Entradas del conjunto:
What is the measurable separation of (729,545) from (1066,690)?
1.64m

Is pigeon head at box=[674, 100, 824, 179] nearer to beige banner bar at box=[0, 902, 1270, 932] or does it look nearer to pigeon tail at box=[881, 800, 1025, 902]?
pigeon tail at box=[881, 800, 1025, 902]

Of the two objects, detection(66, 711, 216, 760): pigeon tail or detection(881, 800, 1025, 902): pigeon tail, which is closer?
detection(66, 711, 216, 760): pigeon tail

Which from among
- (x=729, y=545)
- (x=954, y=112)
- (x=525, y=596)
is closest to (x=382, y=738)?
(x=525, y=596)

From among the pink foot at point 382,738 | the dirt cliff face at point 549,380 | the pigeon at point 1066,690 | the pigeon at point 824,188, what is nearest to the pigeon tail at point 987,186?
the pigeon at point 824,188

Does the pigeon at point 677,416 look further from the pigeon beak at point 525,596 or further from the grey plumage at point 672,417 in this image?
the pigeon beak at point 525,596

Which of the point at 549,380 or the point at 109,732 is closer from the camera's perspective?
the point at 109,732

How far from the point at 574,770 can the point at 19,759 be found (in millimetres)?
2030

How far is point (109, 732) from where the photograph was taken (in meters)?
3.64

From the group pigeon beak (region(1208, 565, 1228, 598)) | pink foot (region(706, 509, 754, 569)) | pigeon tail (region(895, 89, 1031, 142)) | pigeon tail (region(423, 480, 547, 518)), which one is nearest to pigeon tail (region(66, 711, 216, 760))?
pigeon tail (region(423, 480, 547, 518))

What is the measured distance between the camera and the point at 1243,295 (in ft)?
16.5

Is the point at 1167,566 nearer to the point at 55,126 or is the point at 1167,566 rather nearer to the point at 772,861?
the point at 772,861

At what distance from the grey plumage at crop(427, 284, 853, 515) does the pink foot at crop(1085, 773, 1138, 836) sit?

Haz esto: Reemplaza "grey plumage" por "white plumage" en todas estas líneas y, por favor, escríbelas de nuevo sin ningún otro cambio.

La solución:
What is the measurable separation of (729,545) from (1066,690)?
1.64m

Is pigeon head at box=[674, 100, 824, 179] nearer to beige banner bar at box=[0, 902, 1270, 932] or does it look nearer to pigeon tail at box=[881, 800, 1025, 902]?
pigeon tail at box=[881, 800, 1025, 902]

Of the two objects, detection(66, 711, 216, 760): pigeon tail or detection(881, 800, 1025, 902): pigeon tail, which is closer?
detection(66, 711, 216, 760): pigeon tail

Which from among
- (x=729, y=545)
- (x=954, y=112)
- (x=525, y=596)
is closest to (x=382, y=738)?
(x=525, y=596)

From among the pink foot at point 382,738 | the dirt cliff face at point 549,380 | the pigeon at point 1066,690 | the pigeon at point 824,188, what is nearest to the pigeon tail at point 987,186?
the pigeon at point 824,188

Does the pigeon at point 677,416 look further from the pigeon beak at point 525,596 or further from the white plumage at point 672,417 in this image?
the pigeon beak at point 525,596

Which of the point at 549,380 or the point at 109,732 is closer from the camera's perspective?
the point at 109,732

How far from the point at 574,770 can the point at 19,759 be found (in millimetres)?
2030

How far is point (109, 732) from where the photograph was taken (in meters)?
3.64

From the group pigeon beak (region(1208, 565, 1228, 598)) | pink foot (region(706, 509, 754, 569)) | pigeon tail (region(895, 89, 1031, 142)) | pigeon tail (region(423, 480, 547, 518)), which one is nearest to pigeon tail (region(66, 711, 216, 760))?
pigeon tail (region(423, 480, 547, 518))

What is the measured distance between the camera and the point at 1243,295 (in ft)?
16.5

Is the point at 1167,566 nearer to the point at 55,126 or is the point at 1167,566 rather nearer to the point at 772,861?
the point at 772,861

At what distance from the white plumage at crop(427, 284, 853, 515) does the pink foot at crop(1085, 773, 1138, 836) sit?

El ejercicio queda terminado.